Enhanced high-cycle fatigue behavior of electrodeposited nickel plates with optimized grain-size gradient structures

Gradient structures fabricated using plastic deformation methods have been demonstrated to exhibit excellent fatigue performances. However, achieving an optimal gradient structure remains challenging because of methodological limitations. In this study, nickel plates with varying grain-size gradient structures (GSs) were synthesized in a controllable manner via direct-current electrodeposition. Fatigue tests revealed that the GS samples, ranging from coarse grains (CGs, 4 μm) to nano-grains (NGs, 40 nm), exhibited higher fatigue strengths compared to the homogeneous CG sample.

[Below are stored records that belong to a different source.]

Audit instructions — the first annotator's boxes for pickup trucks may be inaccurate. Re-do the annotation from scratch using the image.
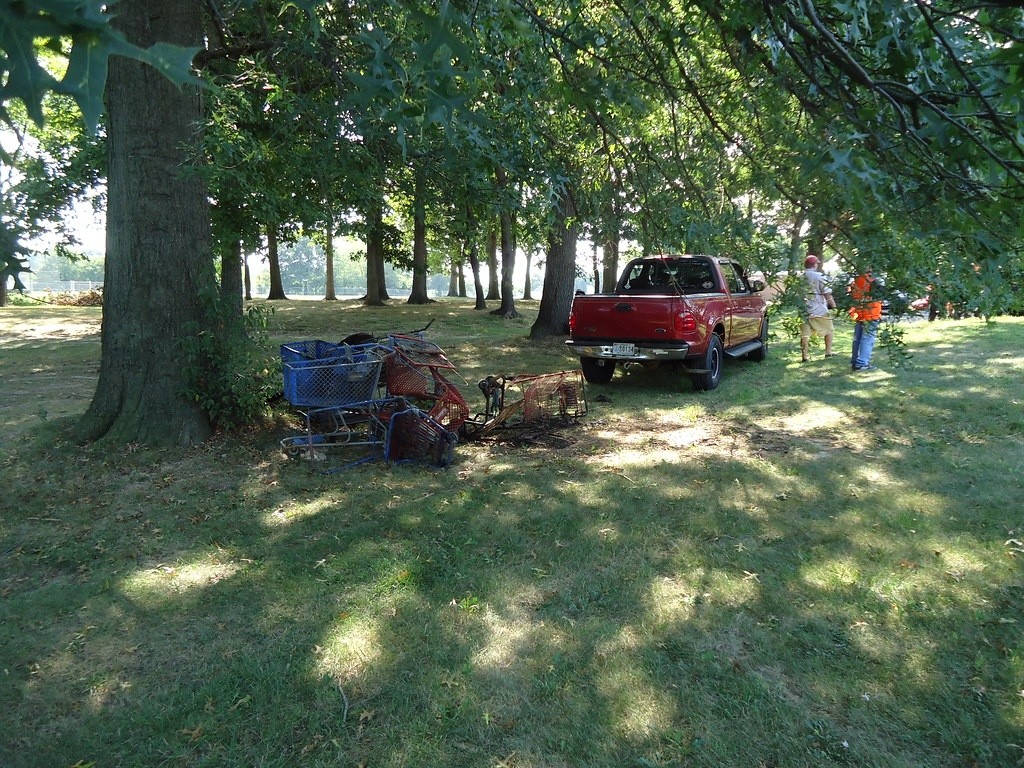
[564,254,771,392]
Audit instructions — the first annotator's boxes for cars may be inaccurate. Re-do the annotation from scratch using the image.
[827,273,909,314]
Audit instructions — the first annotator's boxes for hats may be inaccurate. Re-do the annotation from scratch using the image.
[806,255,821,266]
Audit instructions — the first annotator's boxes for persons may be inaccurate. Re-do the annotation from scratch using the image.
[797,255,837,363]
[847,263,882,372]
[927,285,946,321]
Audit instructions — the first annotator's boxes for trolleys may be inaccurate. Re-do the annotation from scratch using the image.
[270,317,588,476]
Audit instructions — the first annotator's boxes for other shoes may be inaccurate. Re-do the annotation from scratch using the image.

Detailed observations showed that cracks were initiated in the surface layers of the GS samples, while severe plastic deformation was mitigated, demonstrating a superior co-deformation capability. An optimized structure with a linear hardness gradient ranging from 2.3 to 3.4 GPa and grain sizes ranging from CGs to ultrafine grains (UFGs, 170 nm) led to a further enhanced fatigue performance, achieving a fatigue limit of 325 MPa and a fatigue ratio of 0.38. This improved performance was attributed to the ability of the structure to disperse cyclic deformation and suppress stress concentration. These findings highlight the potential of controllably synthesized grain-size gradient structures to enhance the high-cycle fatigue properties of nickel plates.